The services sector shrank 13.6 per cent year on year, steepening from the previous quarter's 2.4 per cent fall.

Tourism-related sectors such as accommodation and air transport continued to be stifled by global travel restrictions, while other outward-oriented services such as wholesale trade and water transport were hit by a fall in external demand as many countries grappled with the pandemic, said MTI.

Meanwhile, "circuit-breaker" measures at home hurt domestically-oriented services sectors such as food services, retail, and business services.

On a quarter-on-quarter seasonally adjusted annualised basis, services-producing industries shrank 37.7 per cent in the second quarter, extending the previous quarter's 13.4 per cent decline.

Construction was hardest hit by "circuit-breaker" measures as most construction activities had to be put on hold, contracting 54.7 per cent year on year, compared to the previous quarter's 1.1 per cent fall.

With most activities having stopped during the quarter, and additional Covid-19 measures meaning manpower disruptions, the sector shrank 95.6 per cent on a quarter-on-quarter seasonally adjusted annualised basis, far worse than the first quarter's 12.2 per cent contraction.

The advance estimates are computed largely from data in the first two months of the quarter, April and May.
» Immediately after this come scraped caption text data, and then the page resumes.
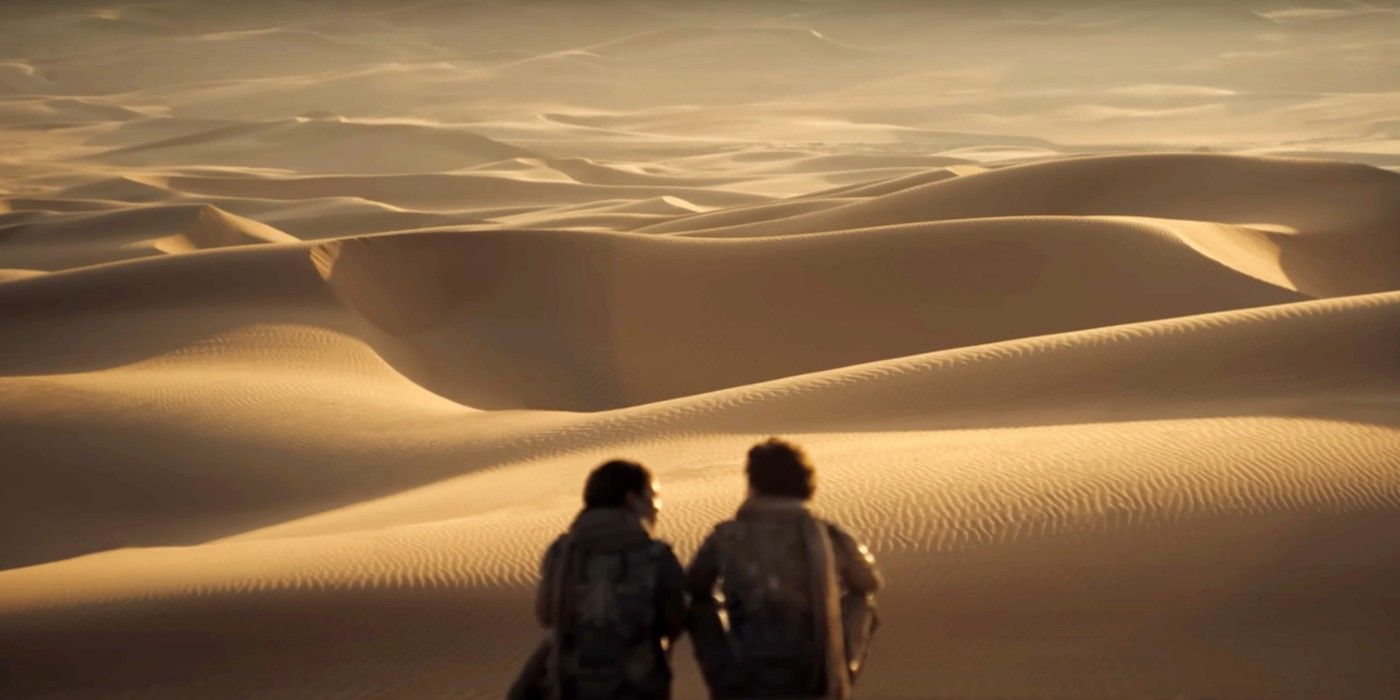 El minucioso y meticuloso proceso de Dune 2 para recoger dunas de arena detallado por el director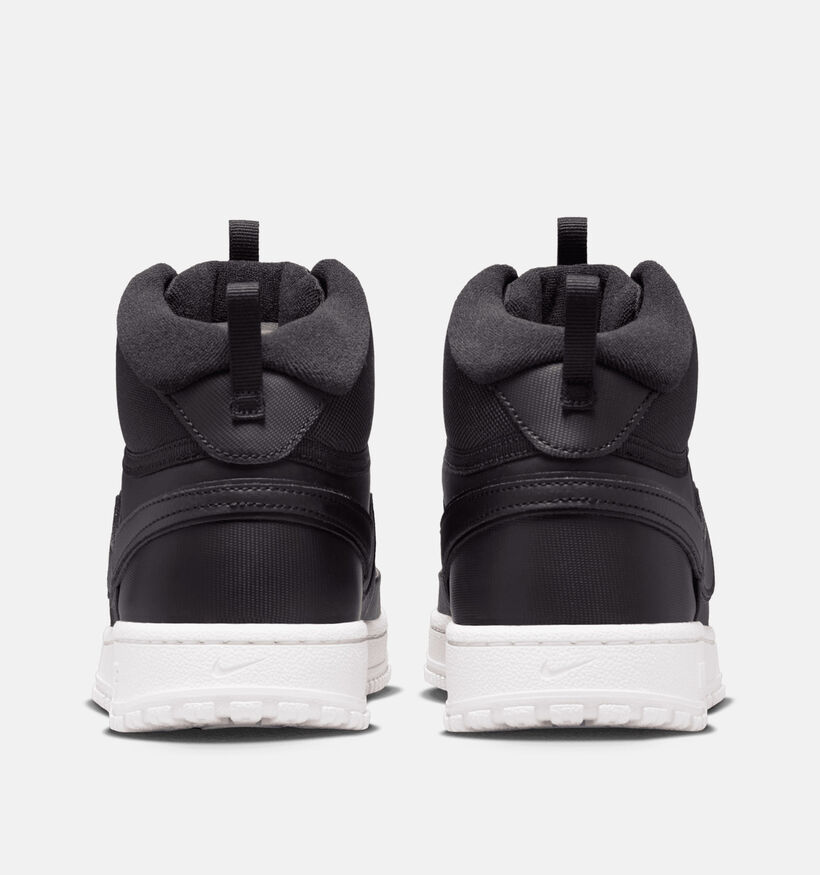 Nike Court Vision Mid Zwarte Sneakers voor heren, jongens (347849)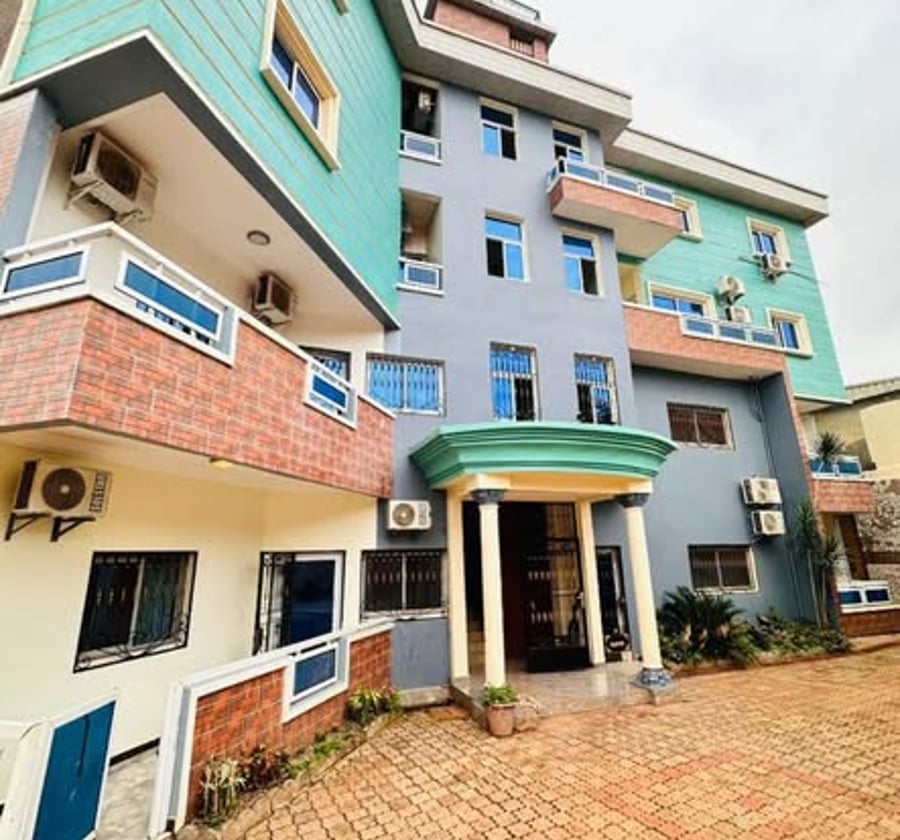Appartement moderne à louer - Biyem Assi, Yaoundé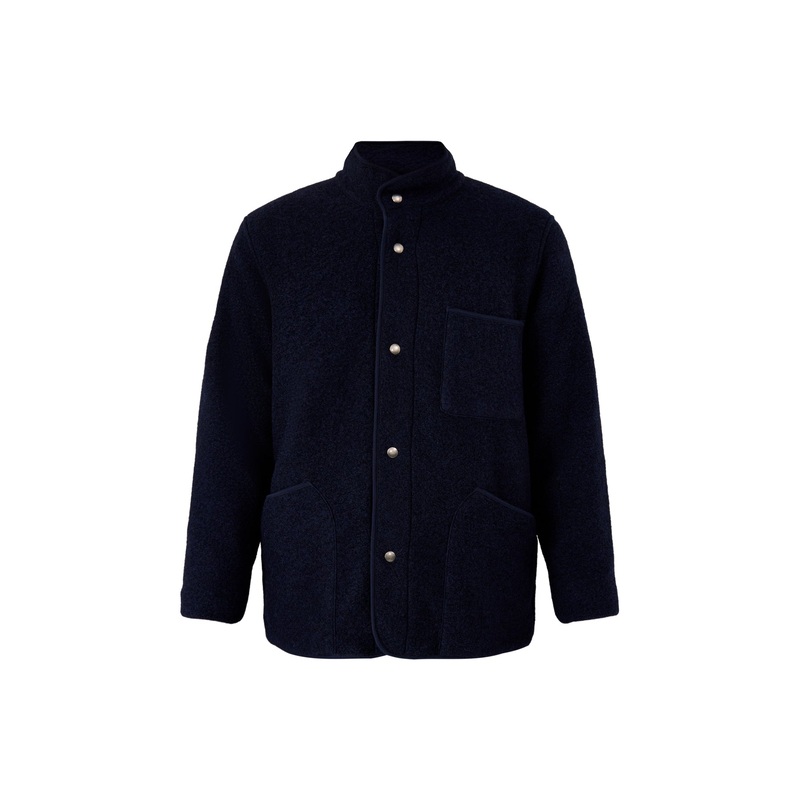 Jock Knitted Jacket Navy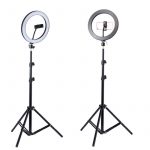 26cm Ring Light with 7 Feet Adjustable Tripod&Mobile Holder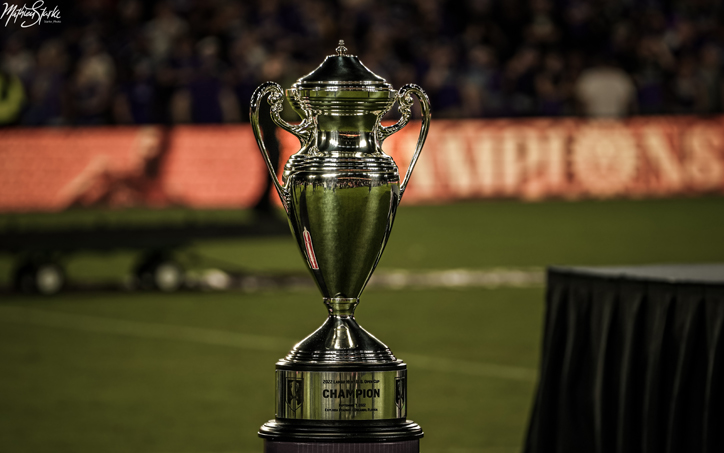 2022 US Open Cup Final trophy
With Phase Two of the post-"circuit breaker" reopening having begun earlier than expected on June 19, it remains to be seen how much this late boost will be reflected in the revised Q2 estimates, to be released in August.

Dismal figures notwithstanding, Barclays economist Brian Tan still expects the Monetary Authority of Singapore (MAS) to leave foreign exchange policy settings unchanged in October, saying: "The MAS appears to view fiscal policy as being notably more effective at addressing the economic effects of the Covid-19 outbreak and the 'circuit breaker' compared to FX policy."